The correlation table shows two different kinds of information. Customer value is strongly related to the untreated outcome because valuable accounts generate more revenue even without outreach. Risk score and support tickets are more informative about treatment responsiveness.

A purely predictive model that ranks customers by expected revenue may therefore target expensive accounts that would have stayed anyway. A CATE model tries to rank customers by incremental lift.

7. A Linear Interaction Model for CATE

A simple interaction model is often the best first CATE model. It keeps the link between coefficients and business interpretation visible.

The model is:

\[ Y_i = \alpha + \beta W_i + X_i'\gamma + W_i X_i'\delta + \epsilon_i \]

For a customer with features \(x\), the implied CATE is:

\[ \hat{\tau}(x) = \hat{\beta} + x'\hat{\delta} \]

The interaction coefficients \(\delta\) tell us how the treatment effect changes with the features. This model is not as flexible as a causal forest or metalearner, but it is a useful baseline and a strong communication tool.

df_model = df.copy()
df_model["log_customer_value"] = np.log(df_model["customer_value"])

feature_cols = [
    "risk_score",
    "usage_z",
    "log_customer_value",
    "tenure_months",
    "enterprise_plan",
    "support_tickets",
]

train_df, test_df = train_test_split(df_model, test_size=0.35, random_state=27, stratify=df_model["treatment"])
_, _, feature_means, feature_stds = standardize_features(train_df, test_df, feature_cols)

X_train = interaction_design(train_df, feature_cols, feature_means, feature_stds)
y_train = train_df["outcome"].astype(float)

interaction_model = sm.OLS(y_train, X_train).fit(cov_type="HC3")

:: Given information ::
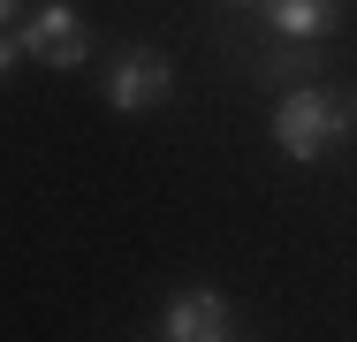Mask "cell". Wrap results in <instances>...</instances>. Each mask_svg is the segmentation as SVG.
Listing matches in <instances>:
<instances>
[{"label":"cell","instance_id":"8","mask_svg":"<svg viewBox=\"0 0 357 342\" xmlns=\"http://www.w3.org/2000/svg\"><path fill=\"white\" fill-rule=\"evenodd\" d=\"M0 23H23V0H0Z\"/></svg>","mask_w":357,"mask_h":342},{"label":"cell","instance_id":"4","mask_svg":"<svg viewBox=\"0 0 357 342\" xmlns=\"http://www.w3.org/2000/svg\"><path fill=\"white\" fill-rule=\"evenodd\" d=\"M160 335L167 342H228L236 335V304L220 289H175L167 312H160Z\"/></svg>","mask_w":357,"mask_h":342},{"label":"cell","instance_id":"7","mask_svg":"<svg viewBox=\"0 0 357 342\" xmlns=\"http://www.w3.org/2000/svg\"><path fill=\"white\" fill-rule=\"evenodd\" d=\"M15 54H23V46H15L8 31H0V76H8V61H15Z\"/></svg>","mask_w":357,"mask_h":342},{"label":"cell","instance_id":"1","mask_svg":"<svg viewBox=\"0 0 357 342\" xmlns=\"http://www.w3.org/2000/svg\"><path fill=\"white\" fill-rule=\"evenodd\" d=\"M342 137H350V99H335V91H319V84H289L282 91V107H274V144H282L296 168L327 160Z\"/></svg>","mask_w":357,"mask_h":342},{"label":"cell","instance_id":"5","mask_svg":"<svg viewBox=\"0 0 357 342\" xmlns=\"http://www.w3.org/2000/svg\"><path fill=\"white\" fill-rule=\"evenodd\" d=\"M259 15H266L274 38H327L342 0H259Z\"/></svg>","mask_w":357,"mask_h":342},{"label":"cell","instance_id":"6","mask_svg":"<svg viewBox=\"0 0 357 342\" xmlns=\"http://www.w3.org/2000/svg\"><path fill=\"white\" fill-rule=\"evenodd\" d=\"M251 68H259L266 84H312V76H319V38H282V46L251 54Z\"/></svg>","mask_w":357,"mask_h":342},{"label":"cell","instance_id":"3","mask_svg":"<svg viewBox=\"0 0 357 342\" xmlns=\"http://www.w3.org/2000/svg\"><path fill=\"white\" fill-rule=\"evenodd\" d=\"M99 91H107V107H114V114L167 107V99H175V61H167L160 46H130L122 61L107 68V84H99Z\"/></svg>","mask_w":357,"mask_h":342},{"label":"cell","instance_id":"2","mask_svg":"<svg viewBox=\"0 0 357 342\" xmlns=\"http://www.w3.org/2000/svg\"><path fill=\"white\" fill-rule=\"evenodd\" d=\"M15 46H23L31 61H46V68H84L91 31H84L76 0H46V8H31V15L15 23Z\"/></svg>","mask_w":357,"mask_h":342},{"label":"cell","instance_id":"9","mask_svg":"<svg viewBox=\"0 0 357 342\" xmlns=\"http://www.w3.org/2000/svg\"><path fill=\"white\" fill-rule=\"evenodd\" d=\"M350 122H357V99H350Z\"/></svg>","mask_w":357,"mask_h":342}]
</instances>
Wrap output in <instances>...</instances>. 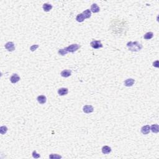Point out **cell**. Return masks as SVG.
<instances>
[{
    "label": "cell",
    "mask_w": 159,
    "mask_h": 159,
    "mask_svg": "<svg viewBox=\"0 0 159 159\" xmlns=\"http://www.w3.org/2000/svg\"><path fill=\"white\" fill-rule=\"evenodd\" d=\"M32 157L34 158H35V159H39V158L40 157V155L39 154H37V152L35 150H34L32 153Z\"/></svg>",
    "instance_id": "cell-22"
},
{
    "label": "cell",
    "mask_w": 159,
    "mask_h": 159,
    "mask_svg": "<svg viewBox=\"0 0 159 159\" xmlns=\"http://www.w3.org/2000/svg\"><path fill=\"white\" fill-rule=\"evenodd\" d=\"M83 15L85 17V19H89L91 16V12L90 9H86L85 11H84L82 13Z\"/></svg>",
    "instance_id": "cell-15"
},
{
    "label": "cell",
    "mask_w": 159,
    "mask_h": 159,
    "mask_svg": "<svg viewBox=\"0 0 159 159\" xmlns=\"http://www.w3.org/2000/svg\"><path fill=\"white\" fill-rule=\"evenodd\" d=\"M80 46L77 44H72V45H70L68 47H65V49H66L68 52H71V53H73V52H75L76 51L80 49Z\"/></svg>",
    "instance_id": "cell-2"
},
{
    "label": "cell",
    "mask_w": 159,
    "mask_h": 159,
    "mask_svg": "<svg viewBox=\"0 0 159 159\" xmlns=\"http://www.w3.org/2000/svg\"><path fill=\"white\" fill-rule=\"evenodd\" d=\"M91 12H93L94 13H99V11H100V8H99V7L98 6L97 4H93L91 6V9H90Z\"/></svg>",
    "instance_id": "cell-12"
},
{
    "label": "cell",
    "mask_w": 159,
    "mask_h": 159,
    "mask_svg": "<svg viewBox=\"0 0 159 159\" xmlns=\"http://www.w3.org/2000/svg\"><path fill=\"white\" fill-rule=\"evenodd\" d=\"M150 131L154 133H158L159 132V126L158 124H153L150 127Z\"/></svg>",
    "instance_id": "cell-16"
},
{
    "label": "cell",
    "mask_w": 159,
    "mask_h": 159,
    "mask_svg": "<svg viewBox=\"0 0 159 159\" xmlns=\"http://www.w3.org/2000/svg\"><path fill=\"white\" fill-rule=\"evenodd\" d=\"M101 151L103 154H108L111 152V148L109 146H104L101 149Z\"/></svg>",
    "instance_id": "cell-13"
},
{
    "label": "cell",
    "mask_w": 159,
    "mask_h": 159,
    "mask_svg": "<svg viewBox=\"0 0 159 159\" xmlns=\"http://www.w3.org/2000/svg\"><path fill=\"white\" fill-rule=\"evenodd\" d=\"M60 75L62 77L67 78V77H69L70 76H71V75H72V71L70 70H67V69L64 70L61 72Z\"/></svg>",
    "instance_id": "cell-11"
},
{
    "label": "cell",
    "mask_w": 159,
    "mask_h": 159,
    "mask_svg": "<svg viewBox=\"0 0 159 159\" xmlns=\"http://www.w3.org/2000/svg\"><path fill=\"white\" fill-rule=\"evenodd\" d=\"M135 83V80L132 78H128L124 81V85L127 87H130L132 86Z\"/></svg>",
    "instance_id": "cell-9"
},
{
    "label": "cell",
    "mask_w": 159,
    "mask_h": 159,
    "mask_svg": "<svg viewBox=\"0 0 159 159\" xmlns=\"http://www.w3.org/2000/svg\"><path fill=\"white\" fill-rule=\"evenodd\" d=\"M49 158L50 159H62V157L60 155H58V154H50V155H49Z\"/></svg>",
    "instance_id": "cell-20"
},
{
    "label": "cell",
    "mask_w": 159,
    "mask_h": 159,
    "mask_svg": "<svg viewBox=\"0 0 159 159\" xmlns=\"http://www.w3.org/2000/svg\"><path fill=\"white\" fill-rule=\"evenodd\" d=\"M4 47L6 50H8L9 52H13L15 50V45L13 42H8L4 45Z\"/></svg>",
    "instance_id": "cell-4"
},
{
    "label": "cell",
    "mask_w": 159,
    "mask_h": 159,
    "mask_svg": "<svg viewBox=\"0 0 159 159\" xmlns=\"http://www.w3.org/2000/svg\"><path fill=\"white\" fill-rule=\"evenodd\" d=\"M154 37V33L152 32H149L145 34L144 35V38L146 40H150Z\"/></svg>",
    "instance_id": "cell-17"
},
{
    "label": "cell",
    "mask_w": 159,
    "mask_h": 159,
    "mask_svg": "<svg viewBox=\"0 0 159 159\" xmlns=\"http://www.w3.org/2000/svg\"><path fill=\"white\" fill-rule=\"evenodd\" d=\"M8 131V127L6 126H3L1 127H0V133L2 135H4V134H5Z\"/></svg>",
    "instance_id": "cell-19"
},
{
    "label": "cell",
    "mask_w": 159,
    "mask_h": 159,
    "mask_svg": "<svg viewBox=\"0 0 159 159\" xmlns=\"http://www.w3.org/2000/svg\"><path fill=\"white\" fill-rule=\"evenodd\" d=\"M42 8L45 12H49L52 9V6L49 3H45L43 4Z\"/></svg>",
    "instance_id": "cell-14"
},
{
    "label": "cell",
    "mask_w": 159,
    "mask_h": 159,
    "mask_svg": "<svg viewBox=\"0 0 159 159\" xmlns=\"http://www.w3.org/2000/svg\"><path fill=\"white\" fill-rule=\"evenodd\" d=\"M20 80V77L16 73H14L10 78V82L12 83H16Z\"/></svg>",
    "instance_id": "cell-7"
},
{
    "label": "cell",
    "mask_w": 159,
    "mask_h": 159,
    "mask_svg": "<svg viewBox=\"0 0 159 159\" xmlns=\"http://www.w3.org/2000/svg\"><path fill=\"white\" fill-rule=\"evenodd\" d=\"M126 46L128 48L129 50L132 51V52H139L142 49V45L137 41L127 42Z\"/></svg>",
    "instance_id": "cell-1"
},
{
    "label": "cell",
    "mask_w": 159,
    "mask_h": 159,
    "mask_svg": "<svg viewBox=\"0 0 159 159\" xmlns=\"http://www.w3.org/2000/svg\"><path fill=\"white\" fill-rule=\"evenodd\" d=\"M90 45L93 49H98L103 47L101 40H93L90 43Z\"/></svg>",
    "instance_id": "cell-3"
},
{
    "label": "cell",
    "mask_w": 159,
    "mask_h": 159,
    "mask_svg": "<svg viewBox=\"0 0 159 159\" xmlns=\"http://www.w3.org/2000/svg\"><path fill=\"white\" fill-rule=\"evenodd\" d=\"M38 47H39V45H32V46L30 47V51H32V52H34L35 50H37Z\"/></svg>",
    "instance_id": "cell-23"
},
{
    "label": "cell",
    "mask_w": 159,
    "mask_h": 159,
    "mask_svg": "<svg viewBox=\"0 0 159 159\" xmlns=\"http://www.w3.org/2000/svg\"><path fill=\"white\" fill-rule=\"evenodd\" d=\"M153 66L155 67L158 68V67H159V61L157 60V61H155V62H154V63H153Z\"/></svg>",
    "instance_id": "cell-24"
},
{
    "label": "cell",
    "mask_w": 159,
    "mask_h": 159,
    "mask_svg": "<svg viewBox=\"0 0 159 159\" xmlns=\"http://www.w3.org/2000/svg\"><path fill=\"white\" fill-rule=\"evenodd\" d=\"M69 93V89L67 88H61L58 90V94L60 96L67 95Z\"/></svg>",
    "instance_id": "cell-8"
},
{
    "label": "cell",
    "mask_w": 159,
    "mask_h": 159,
    "mask_svg": "<svg viewBox=\"0 0 159 159\" xmlns=\"http://www.w3.org/2000/svg\"><path fill=\"white\" fill-rule=\"evenodd\" d=\"M141 133L144 135H147L150 132V126L149 125H146V126H144L143 127H142L141 129Z\"/></svg>",
    "instance_id": "cell-6"
},
{
    "label": "cell",
    "mask_w": 159,
    "mask_h": 159,
    "mask_svg": "<svg viewBox=\"0 0 159 159\" xmlns=\"http://www.w3.org/2000/svg\"><path fill=\"white\" fill-rule=\"evenodd\" d=\"M94 107L91 105H85L83 107V111L86 114H90L93 112Z\"/></svg>",
    "instance_id": "cell-5"
},
{
    "label": "cell",
    "mask_w": 159,
    "mask_h": 159,
    "mask_svg": "<svg viewBox=\"0 0 159 159\" xmlns=\"http://www.w3.org/2000/svg\"><path fill=\"white\" fill-rule=\"evenodd\" d=\"M85 19V17L83 15L82 13L79 14L76 17V20L78 22H82Z\"/></svg>",
    "instance_id": "cell-18"
},
{
    "label": "cell",
    "mask_w": 159,
    "mask_h": 159,
    "mask_svg": "<svg viewBox=\"0 0 159 159\" xmlns=\"http://www.w3.org/2000/svg\"><path fill=\"white\" fill-rule=\"evenodd\" d=\"M37 100L39 103H40L41 104H44L47 101V98L44 95H39L37 96Z\"/></svg>",
    "instance_id": "cell-10"
},
{
    "label": "cell",
    "mask_w": 159,
    "mask_h": 159,
    "mask_svg": "<svg viewBox=\"0 0 159 159\" xmlns=\"http://www.w3.org/2000/svg\"><path fill=\"white\" fill-rule=\"evenodd\" d=\"M58 53L60 55H62V56H64V55H65L66 54L68 53L67 50H66L65 49H59V51H58Z\"/></svg>",
    "instance_id": "cell-21"
}]
</instances>
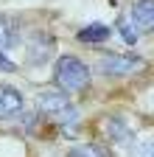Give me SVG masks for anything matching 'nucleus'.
Masks as SVG:
<instances>
[{
    "mask_svg": "<svg viewBox=\"0 0 154 157\" xmlns=\"http://www.w3.org/2000/svg\"><path fill=\"white\" fill-rule=\"evenodd\" d=\"M14 42H17V25L11 23L9 17H3V14H0V51L11 48Z\"/></svg>",
    "mask_w": 154,
    "mask_h": 157,
    "instance_id": "nucleus-8",
    "label": "nucleus"
},
{
    "mask_svg": "<svg viewBox=\"0 0 154 157\" xmlns=\"http://www.w3.org/2000/svg\"><path fill=\"white\" fill-rule=\"evenodd\" d=\"M140 157H154V137L140 146Z\"/></svg>",
    "mask_w": 154,
    "mask_h": 157,
    "instance_id": "nucleus-12",
    "label": "nucleus"
},
{
    "mask_svg": "<svg viewBox=\"0 0 154 157\" xmlns=\"http://www.w3.org/2000/svg\"><path fill=\"white\" fill-rule=\"evenodd\" d=\"M53 78L67 93H81L90 87V67L76 56H59L53 62Z\"/></svg>",
    "mask_w": 154,
    "mask_h": 157,
    "instance_id": "nucleus-1",
    "label": "nucleus"
},
{
    "mask_svg": "<svg viewBox=\"0 0 154 157\" xmlns=\"http://www.w3.org/2000/svg\"><path fill=\"white\" fill-rule=\"evenodd\" d=\"M118 31H121V39H123L126 45H134V42L140 39L137 34H134V28H132V25L126 23V20H121V23H118Z\"/></svg>",
    "mask_w": 154,
    "mask_h": 157,
    "instance_id": "nucleus-10",
    "label": "nucleus"
},
{
    "mask_svg": "<svg viewBox=\"0 0 154 157\" xmlns=\"http://www.w3.org/2000/svg\"><path fill=\"white\" fill-rule=\"evenodd\" d=\"M107 135L112 143H118L123 149H129L134 143V132L129 129V124L123 121V118H107Z\"/></svg>",
    "mask_w": 154,
    "mask_h": 157,
    "instance_id": "nucleus-6",
    "label": "nucleus"
},
{
    "mask_svg": "<svg viewBox=\"0 0 154 157\" xmlns=\"http://www.w3.org/2000/svg\"><path fill=\"white\" fill-rule=\"evenodd\" d=\"M109 36H112V28L104 25V23H90V25H84L79 34H76L79 42H107Z\"/></svg>",
    "mask_w": 154,
    "mask_h": 157,
    "instance_id": "nucleus-7",
    "label": "nucleus"
},
{
    "mask_svg": "<svg viewBox=\"0 0 154 157\" xmlns=\"http://www.w3.org/2000/svg\"><path fill=\"white\" fill-rule=\"evenodd\" d=\"M34 107L36 112H42V115H51L53 121H59V124H76L79 121V112H76V107L70 104V98L59 90H39L34 98Z\"/></svg>",
    "mask_w": 154,
    "mask_h": 157,
    "instance_id": "nucleus-2",
    "label": "nucleus"
},
{
    "mask_svg": "<svg viewBox=\"0 0 154 157\" xmlns=\"http://www.w3.org/2000/svg\"><path fill=\"white\" fill-rule=\"evenodd\" d=\"M67 157H109V151H107L101 143H81V146L70 149Z\"/></svg>",
    "mask_w": 154,
    "mask_h": 157,
    "instance_id": "nucleus-9",
    "label": "nucleus"
},
{
    "mask_svg": "<svg viewBox=\"0 0 154 157\" xmlns=\"http://www.w3.org/2000/svg\"><path fill=\"white\" fill-rule=\"evenodd\" d=\"M132 20L137 25V31L154 34V0H137L132 6Z\"/></svg>",
    "mask_w": 154,
    "mask_h": 157,
    "instance_id": "nucleus-5",
    "label": "nucleus"
},
{
    "mask_svg": "<svg viewBox=\"0 0 154 157\" xmlns=\"http://www.w3.org/2000/svg\"><path fill=\"white\" fill-rule=\"evenodd\" d=\"M101 73L104 76H112V78H123V76H134L146 67V59L143 56H134V53H109L98 62Z\"/></svg>",
    "mask_w": 154,
    "mask_h": 157,
    "instance_id": "nucleus-3",
    "label": "nucleus"
},
{
    "mask_svg": "<svg viewBox=\"0 0 154 157\" xmlns=\"http://www.w3.org/2000/svg\"><path fill=\"white\" fill-rule=\"evenodd\" d=\"M23 107H25V98L20 90L11 87V84H0V121L14 118Z\"/></svg>",
    "mask_w": 154,
    "mask_h": 157,
    "instance_id": "nucleus-4",
    "label": "nucleus"
},
{
    "mask_svg": "<svg viewBox=\"0 0 154 157\" xmlns=\"http://www.w3.org/2000/svg\"><path fill=\"white\" fill-rule=\"evenodd\" d=\"M0 70H6V73H17V65L11 62V59H6L3 51H0Z\"/></svg>",
    "mask_w": 154,
    "mask_h": 157,
    "instance_id": "nucleus-11",
    "label": "nucleus"
}]
</instances>
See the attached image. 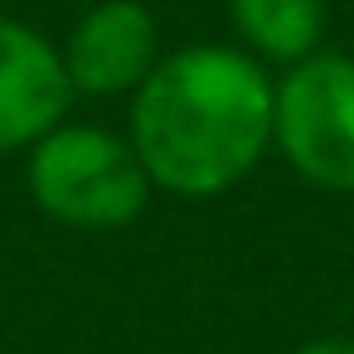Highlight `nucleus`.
Listing matches in <instances>:
<instances>
[{
	"label": "nucleus",
	"mask_w": 354,
	"mask_h": 354,
	"mask_svg": "<svg viewBox=\"0 0 354 354\" xmlns=\"http://www.w3.org/2000/svg\"><path fill=\"white\" fill-rule=\"evenodd\" d=\"M277 88L223 44H194L151 68L131 102V151L151 185L209 199L238 185L272 141Z\"/></svg>",
	"instance_id": "nucleus-1"
},
{
	"label": "nucleus",
	"mask_w": 354,
	"mask_h": 354,
	"mask_svg": "<svg viewBox=\"0 0 354 354\" xmlns=\"http://www.w3.org/2000/svg\"><path fill=\"white\" fill-rule=\"evenodd\" d=\"M35 204L68 228H122L151 199L136 151L102 127H54L30 156Z\"/></svg>",
	"instance_id": "nucleus-2"
},
{
	"label": "nucleus",
	"mask_w": 354,
	"mask_h": 354,
	"mask_svg": "<svg viewBox=\"0 0 354 354\" xmlns=\"http://www.w3.org/2000/svg\"><path fill=\"white\" fill-rule=\"evenodd\" d=\"M272 141L320 189H354V59L310 54L291 64L272 102Z\"/></svg>",
	"instance_id": "nucleus-3"
},
{
	"label": "nucleus",
	"mask_w": 354,
	"mask_h": 354,
	"mask_svg": "<svg viewBox=\"0 0 354 354\" xmlns=\"http://www.w3.org/2000/svg\"><path fill=\"white\" fill-rule=\"evenodd\" d=\"M73 102L64 54L25 20L0 15V151L39 146Z\"/></svg>",
	"instance_id": "nucleus-4"
},
{
	"label": "nucleus",
	"mask_w": 354,
	"mask_h": 354,
	"mask_svg": "<svg viewBox=\"0 0 354 354\" xmlns=\"http://www.w3.org/2000/svg\"><path fill=\"white\" fill-rule=\"evenodd\" d=\"M156 54H160V30L141 0H102L73 25L64 68L73 93L112 97V93L141 88L160 64Z\"/></svg>",
	"instance_id": "nucleus-5"
},
{
	"label": "nucleus",
	"mask_w": 354,
	"mask_h": 354,
	"mask_svg": "<svg viewBox=\"0 0 354 354\" xmlns=\"http://www.w3.org/2000/svg\"><path fill=\"white\" fill-rule=\"evenodd\" d=\"M243 39L281 64H301L315 54L325 30V0H228Z\"/></svg>",
	"instance_id": "nucleus-6"
},
{
	"label": "nucleus",
	"mask_w": 354,
	"mask_h": 354,
	"mask_svg": "<svg viewBox=\"0 0 354 354\" xmlns=\"http://www.w3.org/2000/svg\"><path fill=\"white\" fill-rule=\"evenodd\" d=\"M296 354H354V339H310Z\"/></svg>",
	"instance_id": "nucleus-7"
}]
</instances>
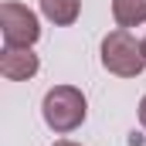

:: What you will do ::
Carry on the text on the linear interaction model for CATE, picking up after the line that fits `interaction_model` with OLS. The records were drawn from a separate source.

:: Response to this exercise ::
coef_rows = []
for term in ["treatment"] + [f"treatment_x_{col}" for col in feature_cols]:
    coef_rows.append(
        {
            "term": term,
            "estimate": interaction_model.params[term],
            "std_error": interaction_model.bse[term],
            "ci_low": interaction_model.conf_int().loc[term, 0],
            "ci_high": interaction_model.conf_int().loc[term, 1],
            "p_value": interaction_model.pvalues[term],
        }
    )

interaction_table = pd.DataFrame(coef_rows)
display(interaction_table.round(3))

	term	estimate	std_error	ci_low	ci_high	p_value
0	treatment	3.676	0.152	3.379	3.974	0.000
1	treatment_x_risk_score	3.342	0.161	3.027	3.657	0.000
2	treatment_x_usage_z	-0.488	0.163	-0.807	-0.169	0.003
3	treatment_x_log_customer_value	0.196	0.222	-0.238	0.631	0.376
4	treatment_x_tenure_months	-0.214	0.155	-0.517	0.089	0.166
5	treatment_x_enterprise_plan	1.363	0.150	1.069	1.656	0.000
6	treatment_x_support_tickets	0.610	0.166	0.285	0.935	0.000

The coefficient on treatment is the estimated treatment effect for an account with average standardized covariates. The interaction terms show how the effect changes as the features move away from their averages.

Because we standardized the continuous features, the interaction coefficients are easier to compare: a one-standard-deviation increase in risk score has a much larger positive effect than a one-standard-deviation change in most other features.

test_df = test_df.copy()
test_df["cate_hat_interaction"] = predict_cate_from_interaction(
    interaction_model,
    test_df,
    feature_cols,
    feature_means,
    feature_stds,
)

cate_corr = np.corrcoef(test_df["cate_hat_interaction"], test_df["true_cate"])[0, 1]
cate_rmse = np.sqrt(mean_squared_error(test_df["true_cate"], test_df["cate_hat_interaction"]))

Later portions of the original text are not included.